++++ RECORDED DATA

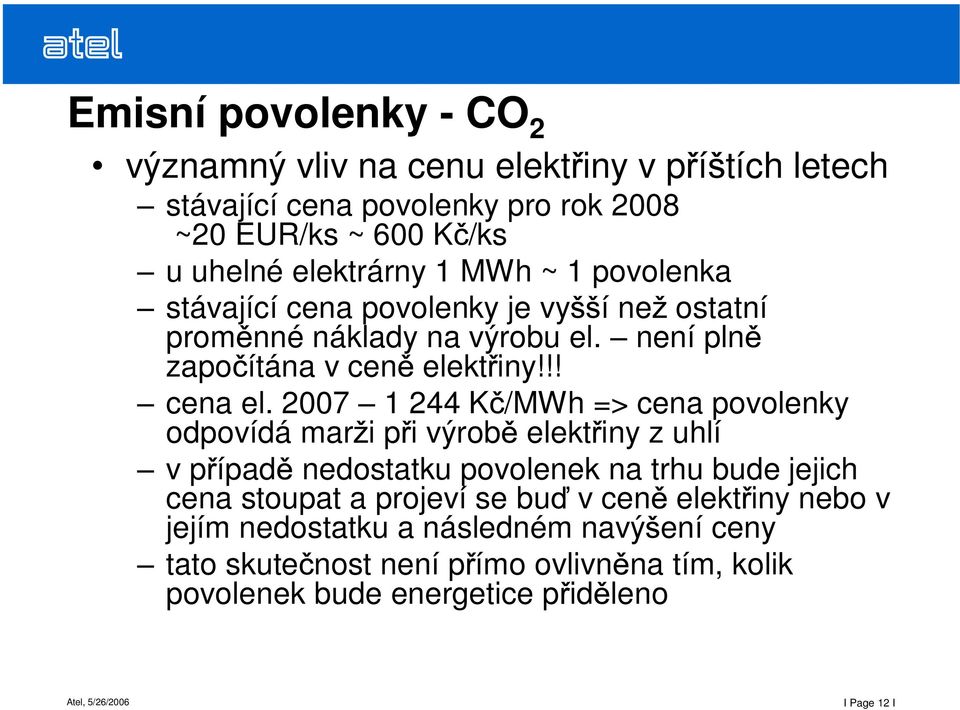 2007 1 244 K /MWh => cena povolenky odpovídá mar i p i výrob elekt iny z uhlí v p ípad nedostatku povolenek na trhu bude jejich cena stoupat a projeví se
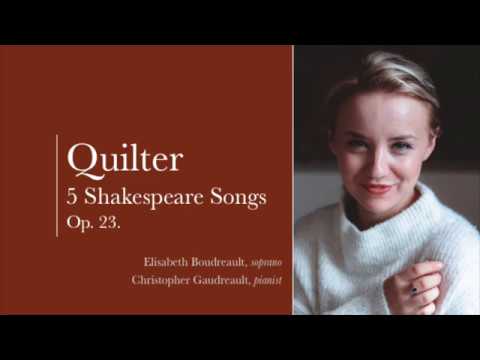 Elisabeth Boudreault et Christopher Gaudreault: Quilter, 5 Shakespeare Songs Op. 23.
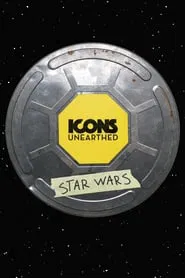 Icons Unearthed: Star Wars tv show poster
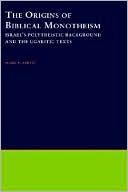 Book The Origins of Biblical Monotheism: Israel's Polytheistic Background and the Ugaritic Texts free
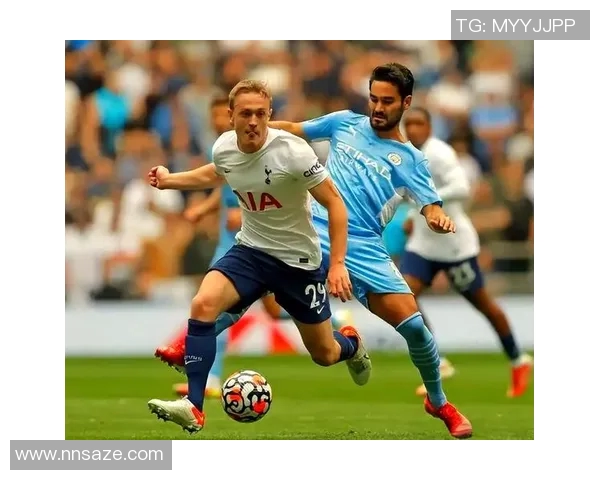 曼城与热刺对决全方位分析及赛事直播APP推荐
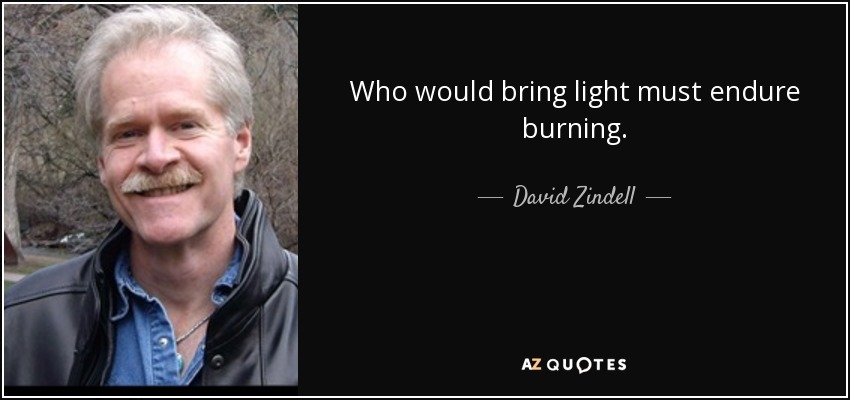 Who would bring light must endure burning. - David Zindell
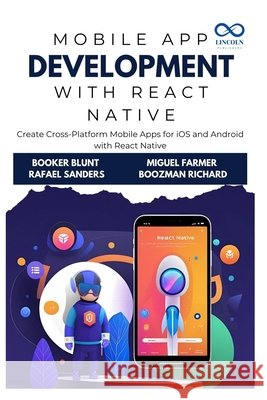 Mobile App Development with React Native: Create Cross-Platform Mobile Apps for iOS and Android with React Native Sanders, Rafael, Farmer, Miguel, Richard, Boozman 9798287254728 Independently Published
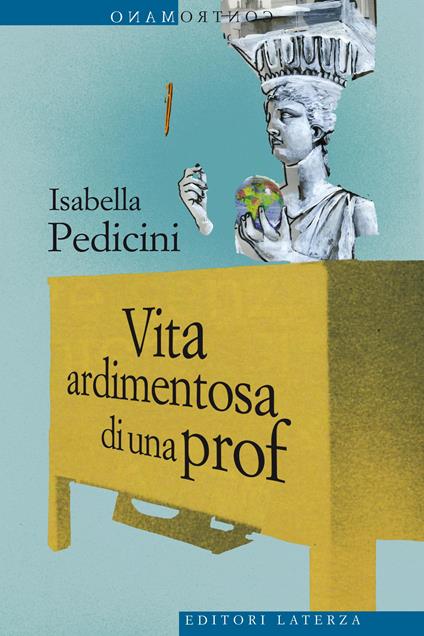 Vita ardimentosa di una prof - Isabella Pedicini - ebook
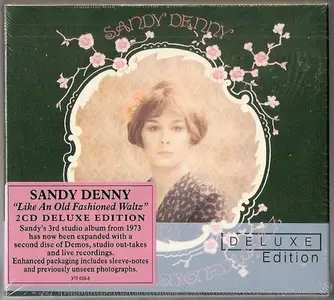 Sandy Denny - Like An Old Fashioned Waltz (Remastered Deluxe Edition) (1973/2012)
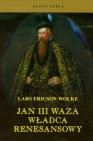 Okładka Jan III Waza. Władca renesansowy
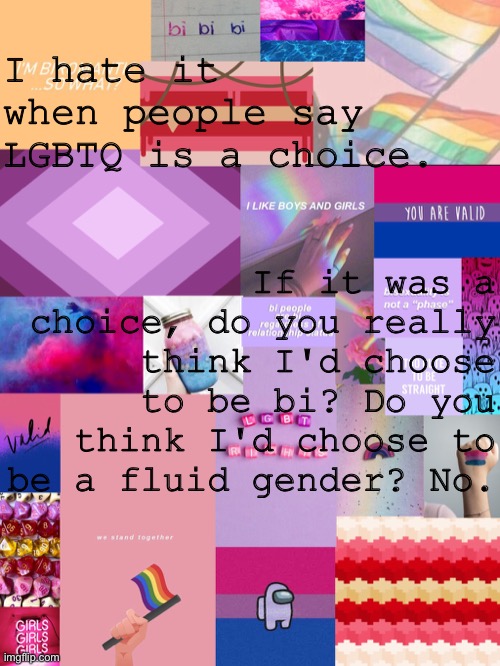 It's not a choice | I hate it when people say LGBTQ is a choice. If it was a choice, do you really think I'd choose to be bi? Do you think I'd choose to be a fluid gender? No. | image tagged in b0bthebl0b announcement template 2 | made w/ Imgflip meme maker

++++++++

> WHAT THE TASK REQUIRES
The result is an exact copy of the lines from the one holding "Vita ardimentosa di" through the final line of the data above, both ends included, minus the pictures.

> EXERCISE OUTPUT
 Vita ardimentosa di una prof - Isabella Pedicini - ebook
 Sandy Denny - Like An Old Fashioned Waltz (Remastered Deluxe Edition) (1973/2012)
 Okładka Jan III Waza. Władca renesansowy
 It's not a choice | I hate it when people say LGBTQ is a choice. If it was a choice, do you really think I'd choose to be bi? Do you think I'd choose to be a fluid gender? No. | image tagged in b0bthebl0b announcement template 2 | made w/ Imgflip meme maker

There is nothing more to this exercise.